Saya berharap orang sekeliling saya itu peka. Kalau saya sudah mengatakan tidak
punya uang untuk ongkos ke kampus atau ke mana gitu ya dikasih. Nyatanya enggak
ada yang peka :D. Nggak ada yang mau memberikannya kepada saya. Sampai pada akhirnya
ini pengalaman yang menyedihkan. Saya tidak jadi ikutan daftar PPG Prajabatan
hanya karena enggak punya uang 200 ribu
untuk biaya ujiannya. Padahal saya tuh sudah mati-matian mengeluarkan energi
untuk menjawab pertanyaan esai yang membuat kepala mendidih. Namun ya sudahlah,
itu kan sudah menjadi masa lalu. Hal yang jelas setelah beranjak dari situ
kalau saya bilang saya enggak punya ongkos buat kerja atau enggak punya paket
internet auto ditawarkan pinjaman oleh keluarga saya.
Belajar Keep It Simple
Arti dari keep it simple itu adalah menyederhanakan sesuatu yang
berarti jangan memperibet diri loh. Misalnya ada pekerjaan rumah yang
berantakan. Kita sudah lelah banget karena habis pulang kerja, terus lihat yang
lain asyik sibuk sendiri sama kegiatan have funnya. Pasti bakalan menyuruhnya
untuk membantu membereskan kan.

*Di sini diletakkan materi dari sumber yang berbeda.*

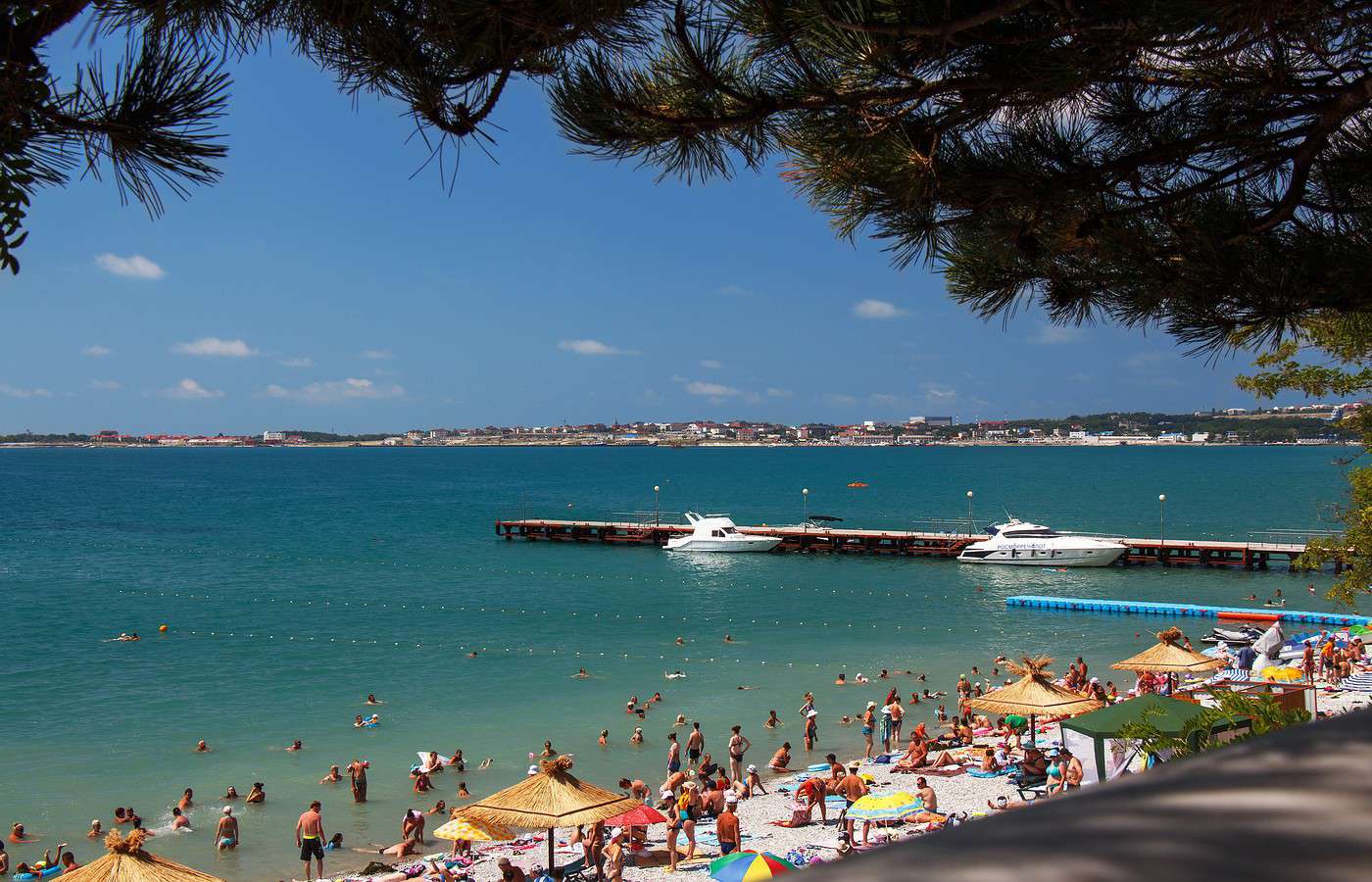 Gelendzhik, Russie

Cara mengatasinya adalah dengan menyuruh secara
baik-baik. Kalau enggak dikerjai, ya kerjai sendiri. Kok ribet, kan yang ingin
suasana hidup rapi tuh diri sendiri bukan dia yang sedang have fun.
Kalau ketemu
orang terdekat, khususnya keluarga. Dia enggak punya uang buat ongkos untuk
perjalanan menimba ilmu. Sementara kitanya ada rezeki yang lebih. Berikan
sedikit, tanpa perlu diminta. Kan simple,
cara berbuat baik tanpa harus menurunkan ego.
Untuk pengalaman
ini sebenarnya saya masih sangat minim sekali pengalamannya, tapi ada satu
rekomendasi pembahasan tentang keep itsimple dalam hubungan yang mungkin bisa dipelajari. Kebetulan saya baru
belajar dari acara Hajatan yang diadakan oleh Kemenkeulibrary.

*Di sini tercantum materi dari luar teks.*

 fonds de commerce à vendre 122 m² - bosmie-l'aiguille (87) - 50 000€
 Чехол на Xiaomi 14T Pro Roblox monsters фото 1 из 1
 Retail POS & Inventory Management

Itu saja kali ya cerita pada awal
pagi kali ini. Semoga menjadi perenungan bersama bahwa jangan mengambil pusing
sesuatu yang sebenarnya masih bisa nggak perlu dipusingin, sebagai gantinya ya
harus cari solusi untuk menurunkan rasa egois di dalam diri. Kalau masih sulit
juga. Banyakin saja istighfarnya. Supaya Allah Swt melembutkan hati kita.